Veal v. Midwest Steel and Supply Company

[1] This is an original proceeding brought by petitioner, Horace C. Veal, to review an order of the State Industrial Commission denying a claim for compensation against the respondents, Midwest Steel and Supply Company and its insurance carrier, Home Indemnity Insurance Company.

[2] The record discloses that the petitioner was employed in Oklahoma as a truck *Page 979 driver and that he was to drive both within and outside the State. On March 31, 1955, he had driven his employer's truck to Kokomo, Indiana, where, in the course of his employment, he sustained the injury which is the basis of his claim.

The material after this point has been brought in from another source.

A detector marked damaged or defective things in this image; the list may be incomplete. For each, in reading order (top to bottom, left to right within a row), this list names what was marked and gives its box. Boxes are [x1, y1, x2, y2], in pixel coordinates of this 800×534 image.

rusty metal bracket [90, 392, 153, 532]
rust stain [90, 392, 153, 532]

[3] It was stipulated that the Home Indemnity Insurance Company had issued a policy of Workmen's Compensation Insurance on the Midwest Steel and Supply Company; that the wages of this petitioner were taken into consideration in determining the premium to be paid on said policy and that the said policy was in full force and effect on the date of the alleged injury.

[4] The Commission denied the claim for the reason that the injury occurred outside the State and therefore the Commission had no jurisdiction to enter an award.

[5] The alleged injury occurred prior to the effective date of 85 O.S. 1955 Supp. § 4 [55-4], S.L. 1955, page 486, which extended the application of our Workmen's Compensation Law to injuries occurring outside the State. Said Act became effective June 7, 1955.

[6] In Phillips v. H.A. Marr Grocery Co., Okla., 295 P.2d 765, this court held that the 1955 Act is not a purely procedural statute and is not retroactive so as to apply to an injury sustained by an employee in another state prior to the effective date of the Act.

[7] Petitioner does not contend that the 1955 Act is applicable here but he does contend that the provisions of 85 O.S. 1951 §§ 65.2[85-65.2] and 65.3 [85-65.3], enacted in 1947, are applicable and that the provisions thereof extended the application of the Compensation Law to injuries occurring outside the State in those cases where compensation insurance had been obtained by the employer.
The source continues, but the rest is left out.